The relation between the time of exposure of the eggs to the salt solution and the degree of activation induced presents some points of interest. An important factor is the number of accessory asters formed. Eggs treated for long with calcium chloride always develop several accessory asters and Herlant (1918) has shown that this condition leads to suppression of cleavage. It is significant that the optimum time of exposure tends to precede that for activation, in view of the similar relationship found by Herlant between cleavage and “polycentrie” in Paracentrotus.
SUMMARY
The eggs of Thalassema neptuni are stored in the nephridia and, as the result of their compression by the muscular walls of these organs, are distorted in shape.

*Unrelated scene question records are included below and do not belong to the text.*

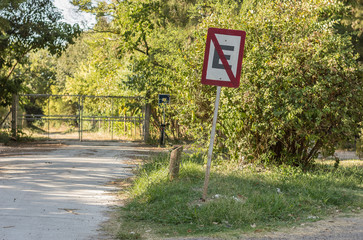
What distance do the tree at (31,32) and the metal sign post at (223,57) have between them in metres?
15.4

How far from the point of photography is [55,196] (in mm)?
8859

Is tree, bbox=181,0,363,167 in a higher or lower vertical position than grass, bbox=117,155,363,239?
higher

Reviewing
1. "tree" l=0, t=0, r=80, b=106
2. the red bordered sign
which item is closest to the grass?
the red bordered sign

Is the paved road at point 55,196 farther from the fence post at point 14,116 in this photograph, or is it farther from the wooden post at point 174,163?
the fence post at point 14,116

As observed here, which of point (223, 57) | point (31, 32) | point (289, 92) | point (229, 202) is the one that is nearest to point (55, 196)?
point (229, 202)

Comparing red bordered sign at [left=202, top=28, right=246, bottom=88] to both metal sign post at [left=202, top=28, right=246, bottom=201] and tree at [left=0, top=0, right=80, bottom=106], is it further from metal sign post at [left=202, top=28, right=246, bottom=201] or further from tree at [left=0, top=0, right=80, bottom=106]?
tree at [left=0, top=0, right=80, bottom=106]

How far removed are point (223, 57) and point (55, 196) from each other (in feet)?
13.8

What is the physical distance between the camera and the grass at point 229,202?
264 inches

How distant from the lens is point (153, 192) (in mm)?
8297

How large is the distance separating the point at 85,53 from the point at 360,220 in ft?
149

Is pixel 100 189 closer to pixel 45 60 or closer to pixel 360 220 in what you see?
pixel 360 220

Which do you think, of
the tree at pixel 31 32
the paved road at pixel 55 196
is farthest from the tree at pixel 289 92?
the tree at pixel 31 32

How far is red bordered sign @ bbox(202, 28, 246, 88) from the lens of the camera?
7.61 meters

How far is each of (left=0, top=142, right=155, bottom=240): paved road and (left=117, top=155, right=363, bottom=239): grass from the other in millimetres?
581
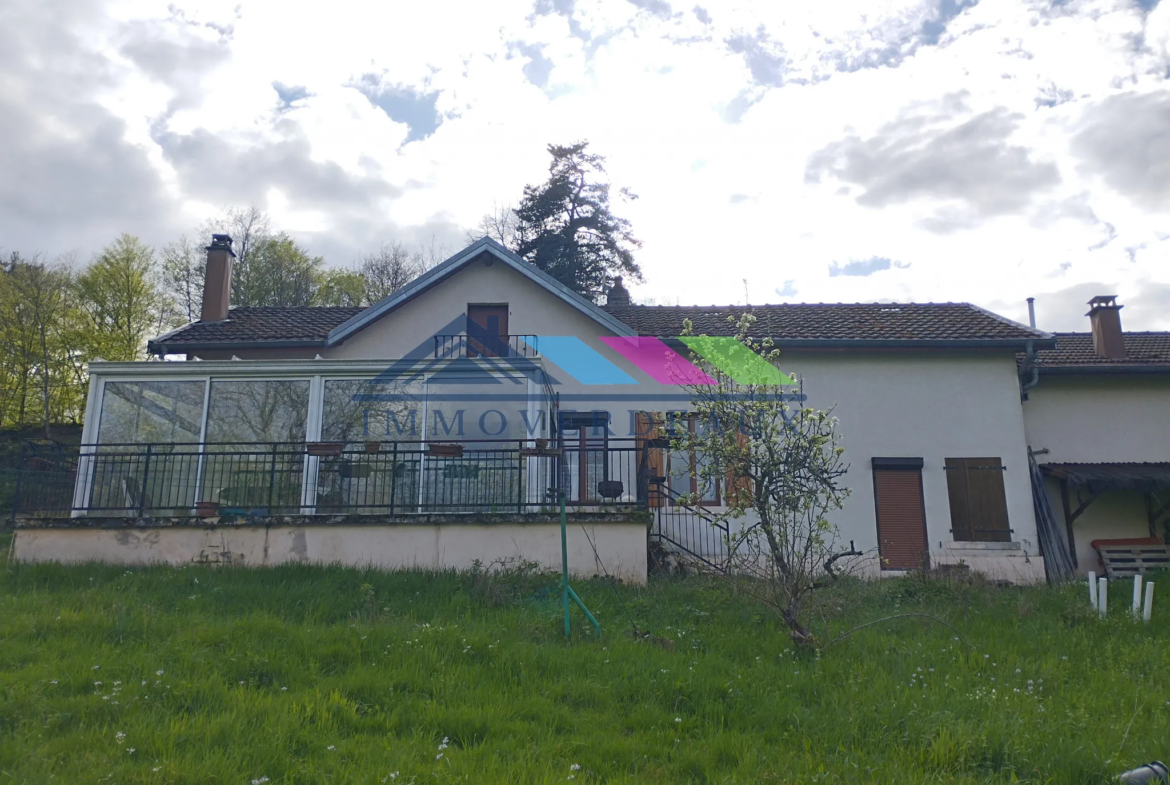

This distorted shape is maintained until maturation begins. Activation, whether normal or artificial, is accompanied by the adoption of a spherical shape by the egg. This change probably indicates an increase in the permeability of the egg membrane to water and forms a useful index of activation.
Artificial parthenogenesis of the eggs of Thalassema neptuni can be induced by means of isotonic salt solutions.
At the hydrogen ion concentration of sea-water the chlorides of sodium, lithium, and potassium are incapable of causing development of the unfertilised eggs, but calcium chloride is an efficient activating agent.
Mixtures of calcium chloride with the chloride of an alkali-metal in certain proportions cause parthenogenesis.
For series of potassium-calcium mixtures two maxima for activation are obtained, one where the calcium concentration is high and one where it is low. Sodium and lithium in presence of low concentrations of calcium are much less effective than potassium.
For all the activating solutions tested two optimal times of exposure are found at about 6–9 min. and 30 min.
ACKNOWLEDGEMENTS
I wish to thank the Royal Society and the British Association for the use of tables at the Marine Laboratory, Plymouth. I am indebted to the staff of the Laboratory for their unfailing courtesy and help. I am especially grateful to Professor J. H. Ashworth, F.R.S., and to Dr E. J. Allen, F.R.S., for their helpful interest in the work.